-- What to do --
Write out the entries once more, exactly as they appear.

-- Stored data --
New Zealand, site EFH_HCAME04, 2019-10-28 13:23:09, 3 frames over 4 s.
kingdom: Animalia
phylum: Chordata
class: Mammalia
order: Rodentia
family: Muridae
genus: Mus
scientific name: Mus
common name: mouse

-- The answer --
New Zealand, site EFH_HCAME04, 2019-10-28 13:23:09, 3 frames over 4 s.
kingdom: Animalia
phylum: Chordata
class: Mammalia
order: Rodentia
family: Muridae
genus: Mus
scientific name: Mus
common name: mouse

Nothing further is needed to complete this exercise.